Investigation of intrinsic errors fields in MAST-U device (Oxford, UK)

In magnetic fusion devices, undesired non-axisymmetric magnetic field perturbations, typically called error fields, have been observed to have a detrimental effect on plasma stability and confinement. These spurious perturbations can arise from many sources, namely misalignment introduced in the construction of the device, imperfections in the manufacture of the field coils, 3D structures in the wall surrounding the plasma, current feeds and the presence of ferromagnetic materials near the plasma surface. Error fields with toroidal mode number n = 1 can destabilize magnetic islands in otherwise tearing-stable plasmas, as the m=2, n=1 mode (being m the poloidal mode number), leading to plasma termination.

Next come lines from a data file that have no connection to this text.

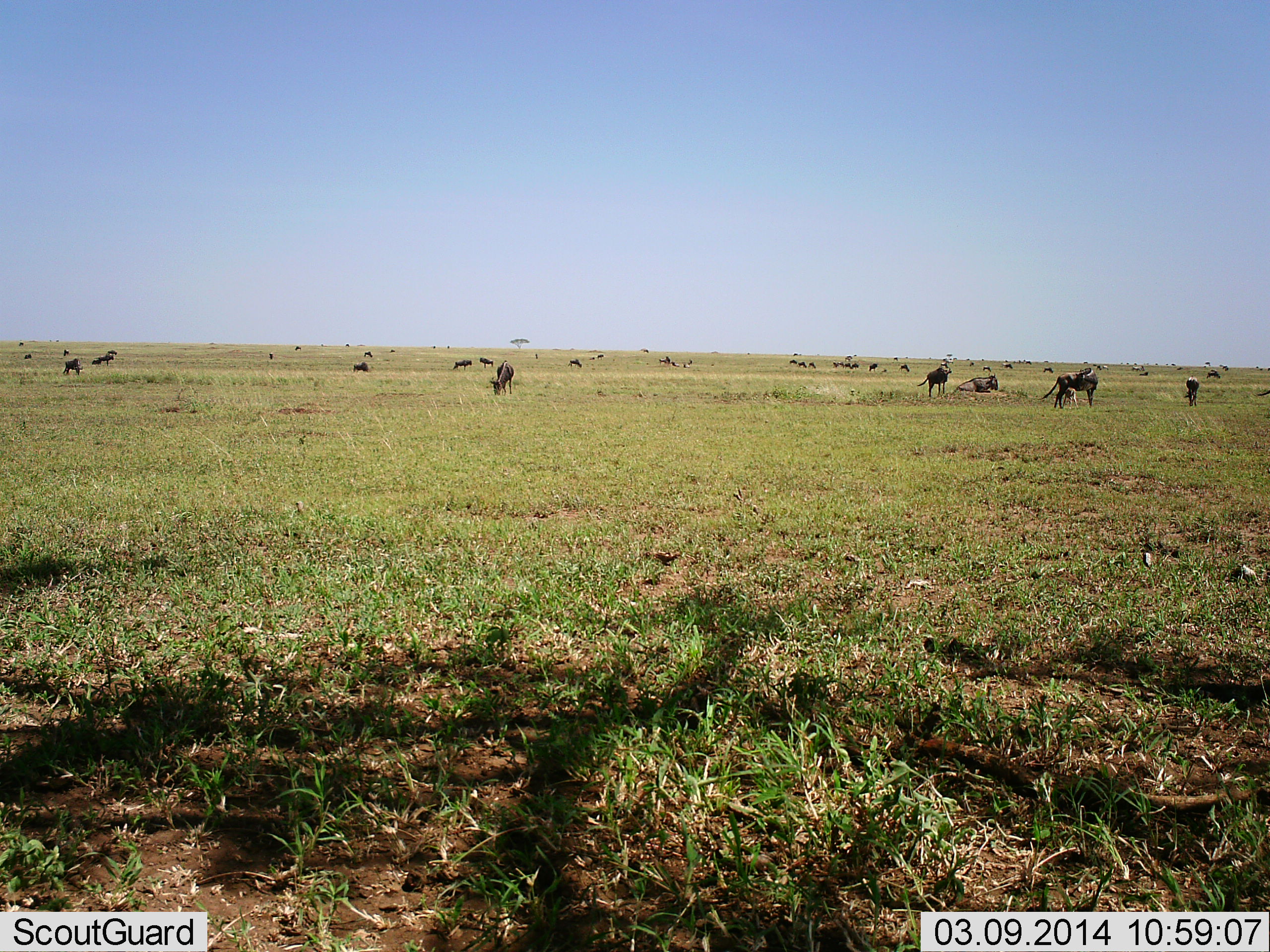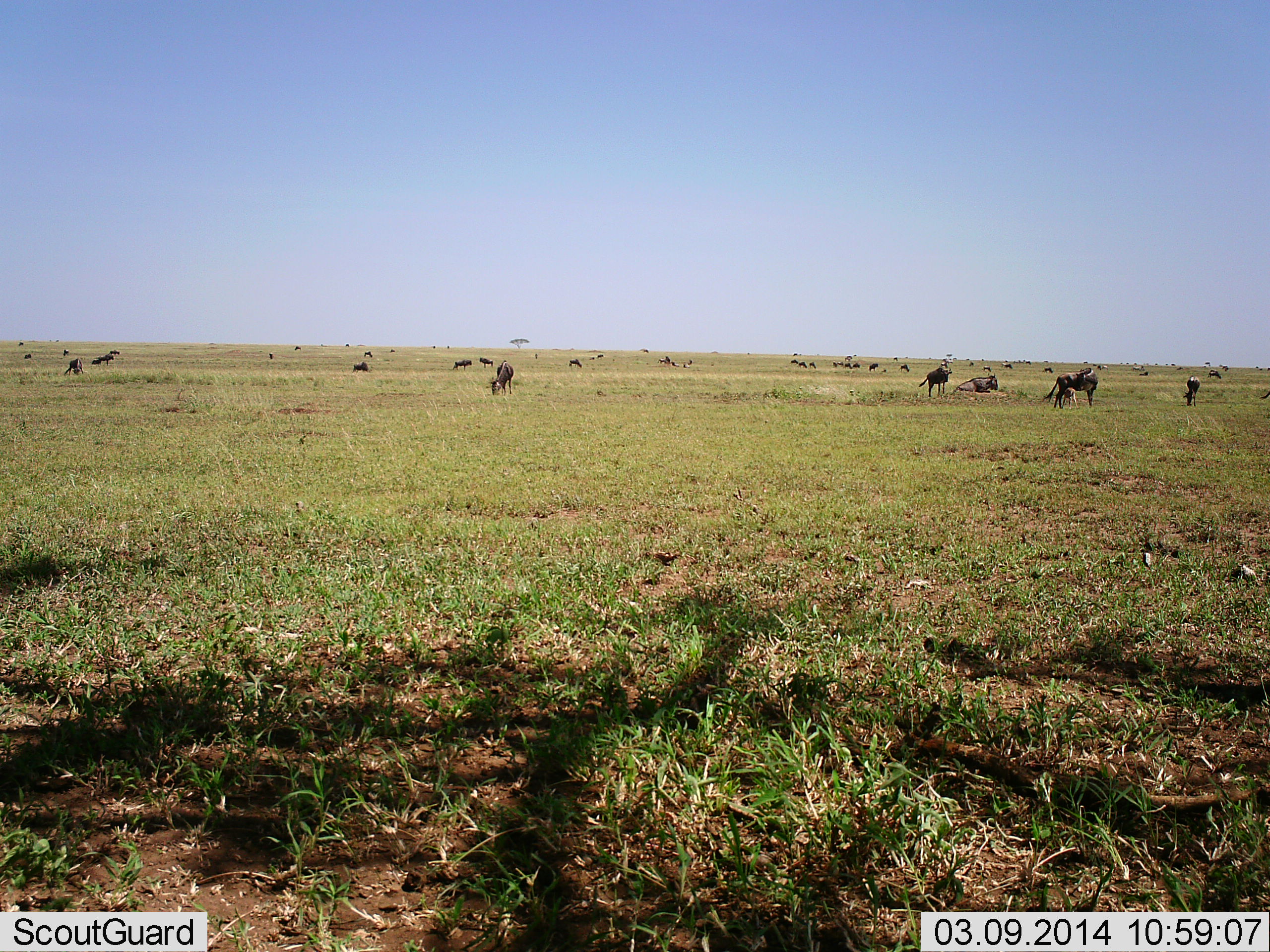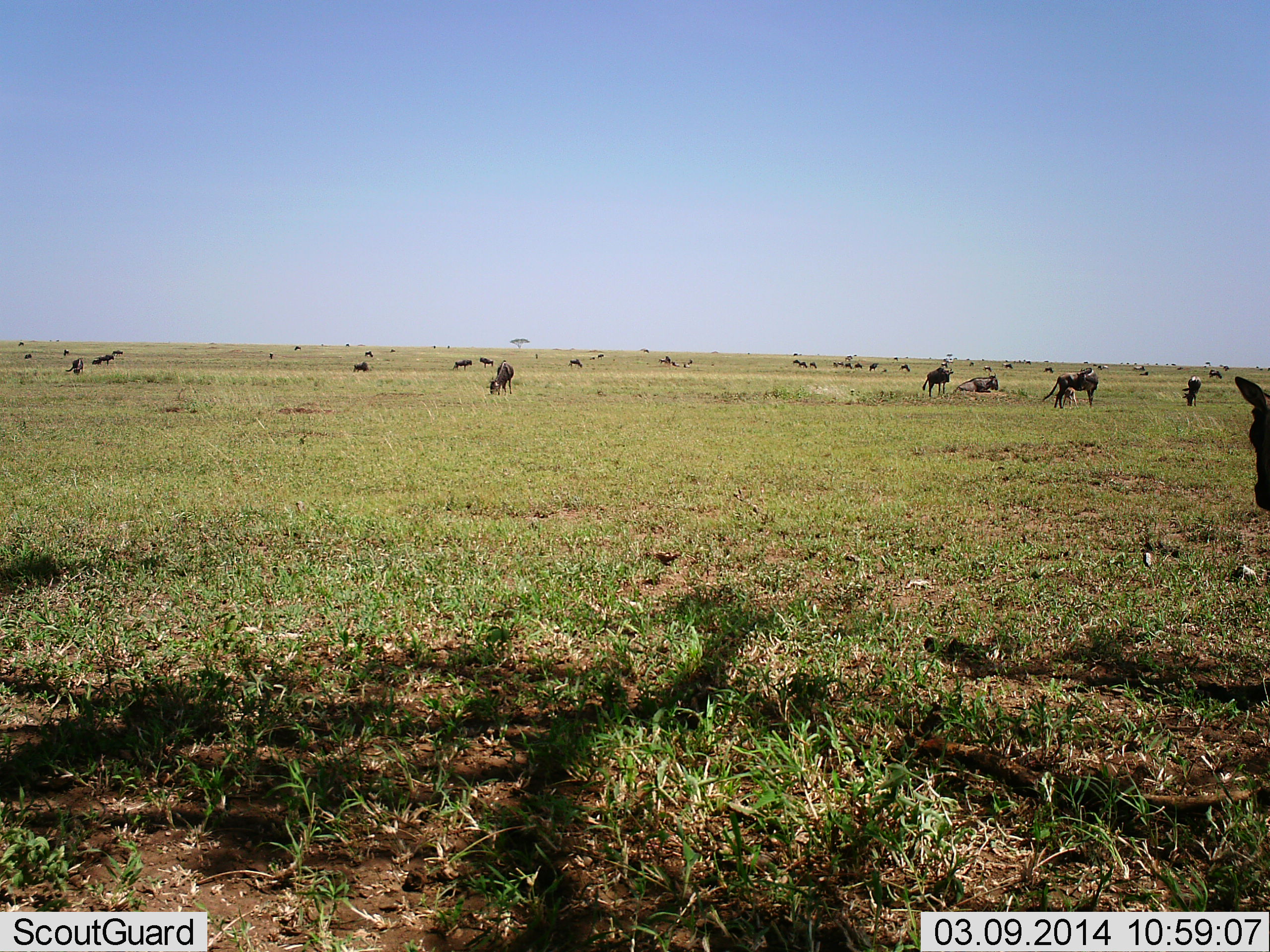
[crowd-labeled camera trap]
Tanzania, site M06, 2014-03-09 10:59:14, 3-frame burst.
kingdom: Animalia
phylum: Chordata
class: Mammalia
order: Artiodactyla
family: Bovidae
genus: Connochaetes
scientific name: Connochaetes taurinus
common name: blue wildebeest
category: wildebeest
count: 11-50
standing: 70%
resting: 15%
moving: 25%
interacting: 5%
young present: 5%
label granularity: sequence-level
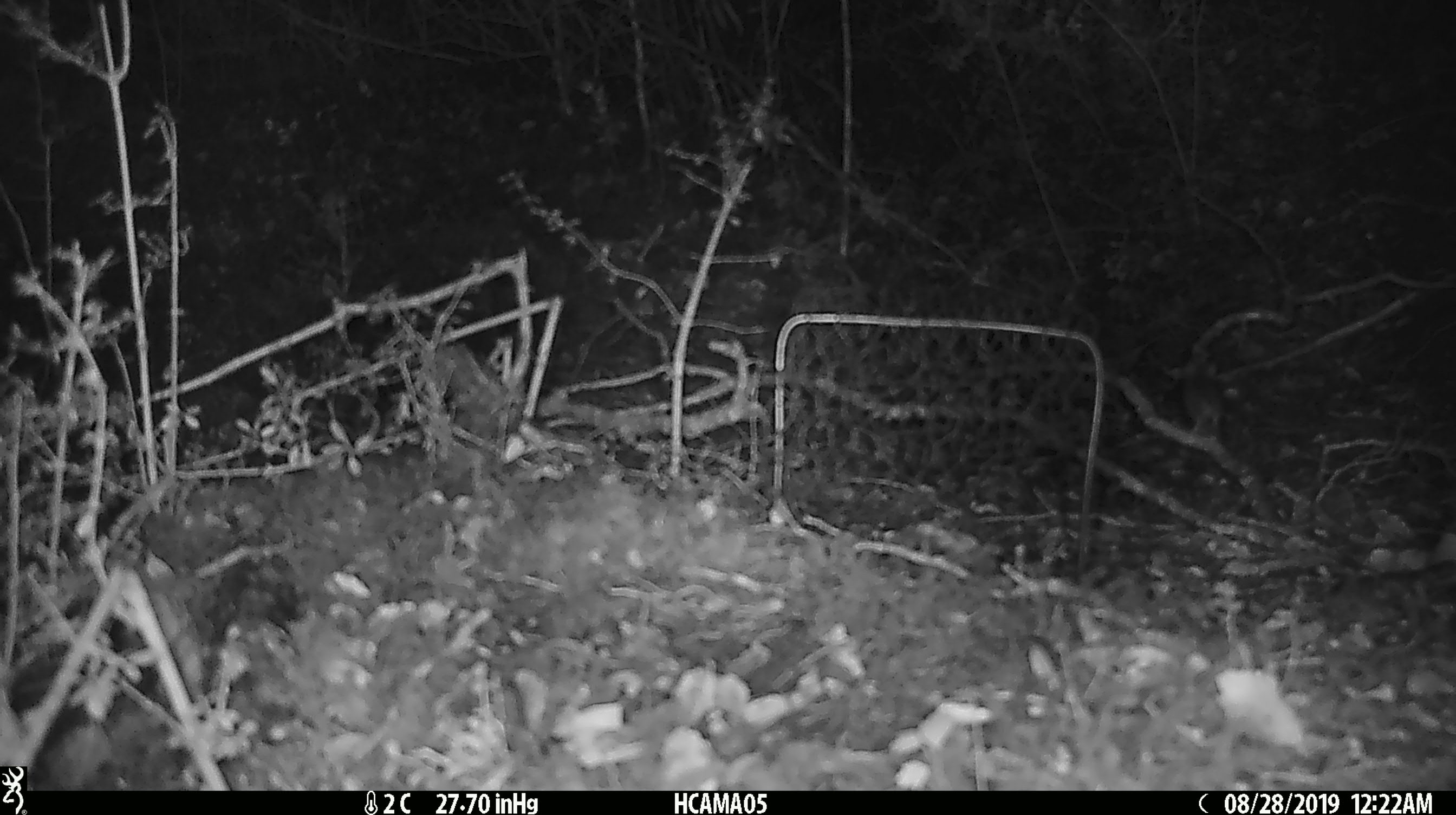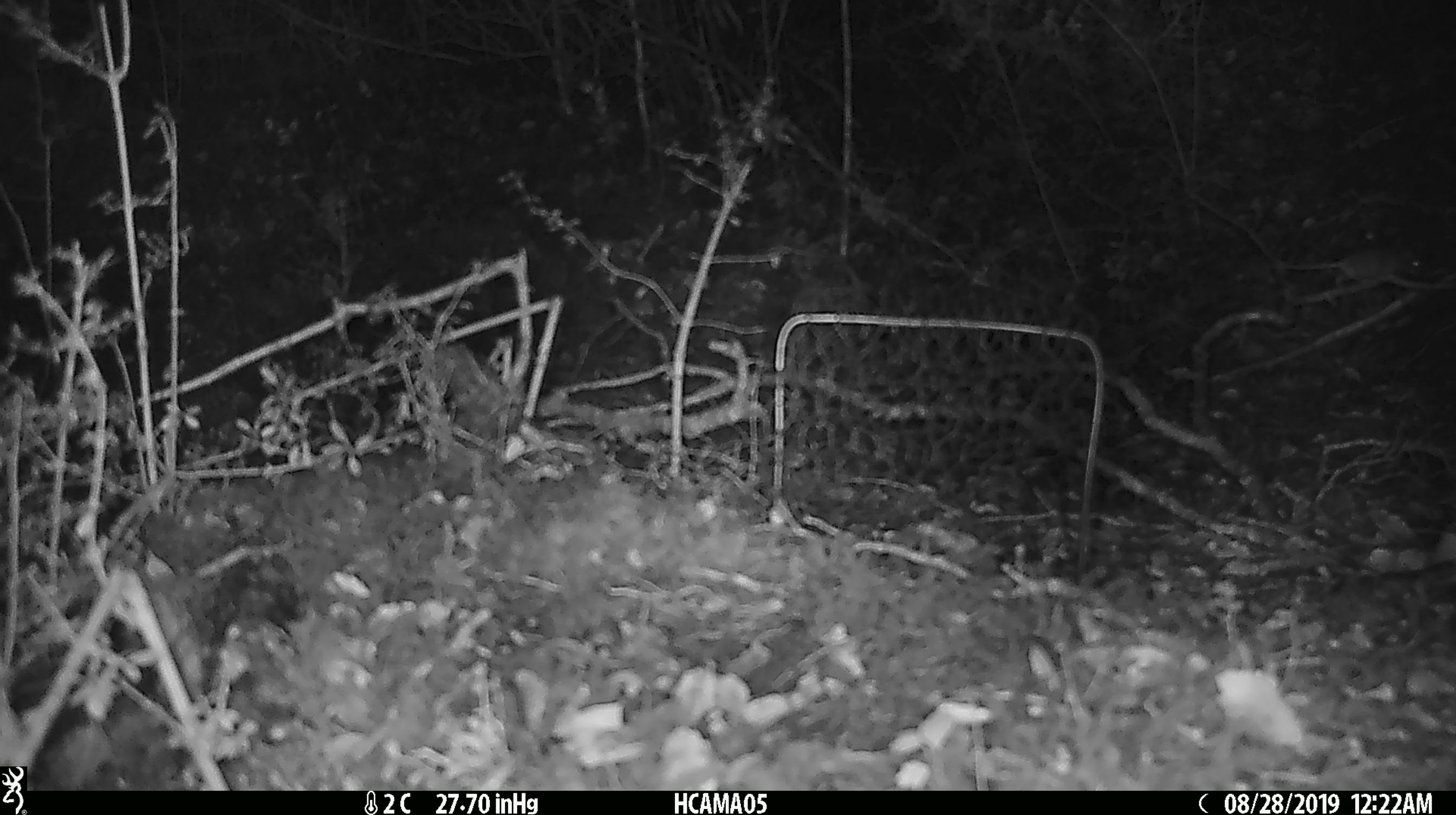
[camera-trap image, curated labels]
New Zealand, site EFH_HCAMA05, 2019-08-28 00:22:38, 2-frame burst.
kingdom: Animalia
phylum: Chordata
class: Mammalia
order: Rodentia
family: Muridae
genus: Mus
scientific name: Mus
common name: mouse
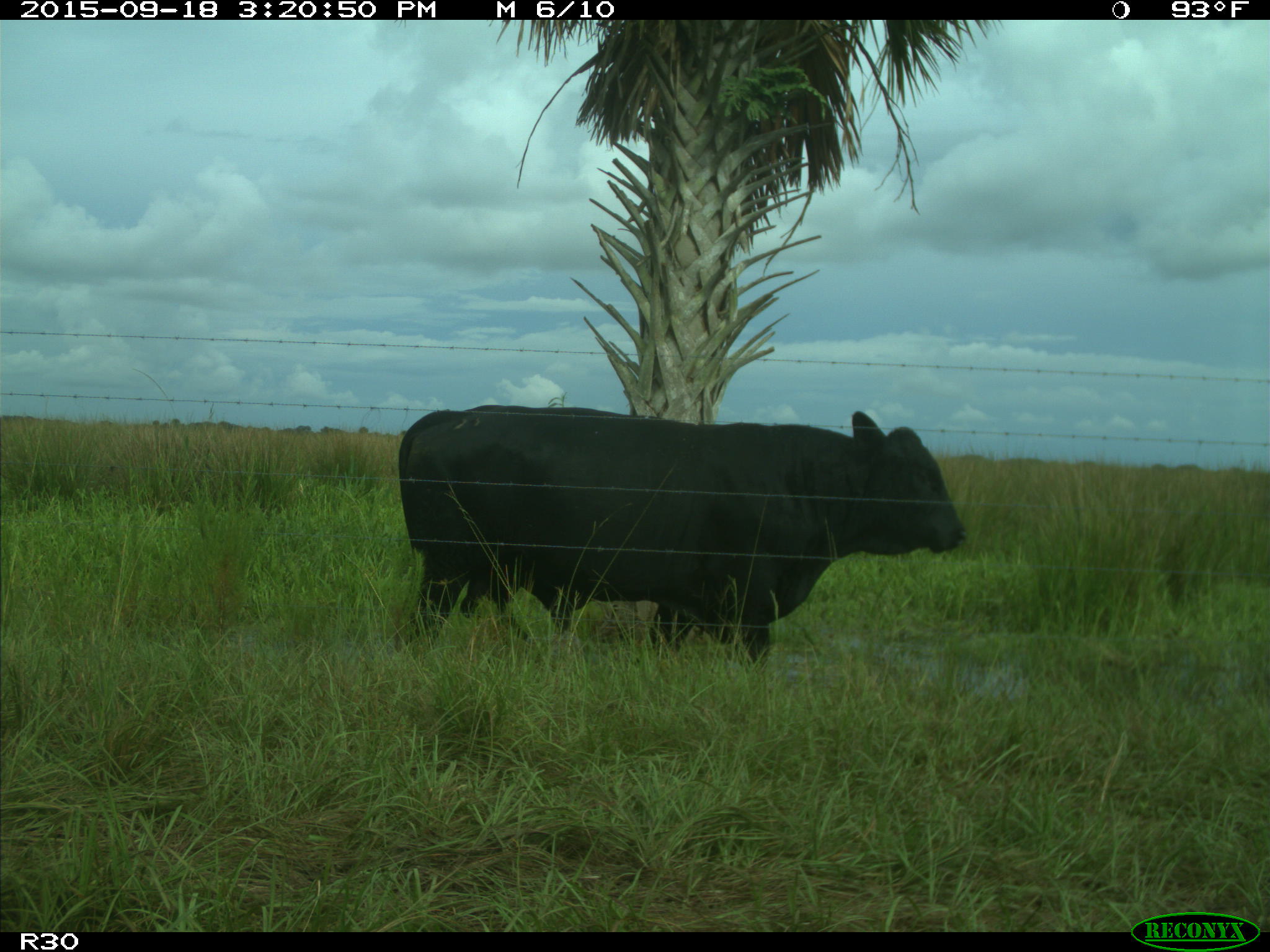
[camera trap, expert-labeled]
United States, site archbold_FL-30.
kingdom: Animalia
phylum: Chordata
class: Mammalia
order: Artiodactyla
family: Bovidae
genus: Bos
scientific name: Bos taurus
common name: domestic cow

Moreover, error fields can inhibit the exploration of some operational regimes, such as at low density and at high-pressure, and within a plasma scenario, they can be also responsible of fast ion losses, rotation braking, thus causing plasma performance degradation. The main strategies that can be adopted to reduce n=1 error fields are: a careful alignment of the divertor, poloidal field coils, i.e. applying coil shift and tilt, when assembling a fusion device, and the installation of error field correction coils capable of inducing a magnetic field pattern which counteract the error field source. In this Thesis work, a database of 90 discharges performed in the MAST-U device, upgrade of the previous MAST tokamak, located at the Culham Centre for Fusion Energy, Oxfordshire, England, has been analyzed to achieve the following objectives: i) identify the n=1 error field and ii) investigate the dependence of the m=2, n=1 mode onset, i.e. the locked mode, with plasma density. During the assembly of MAST-U, to minimize the n=1 intrinsic error field due to the coil manufacturing, a careful alignment of the magnetic field coils has been applied. To assess the presence of a residual error field, the compass scan method has been executed. This method consists in triggering a locked mode by applying a n=1 probing error field with different phases and relies on an accurate detection of the locked mode onset. In this Thesis work, a robust and reliable tool able to detect such a triggering mechanism has been developed which allows to reach the objectives above mentioned. Thanks to its portability, such a tool can be also exploited for real-time applications, such as disruption avoidance, as proposed in the next MAST-U campaign.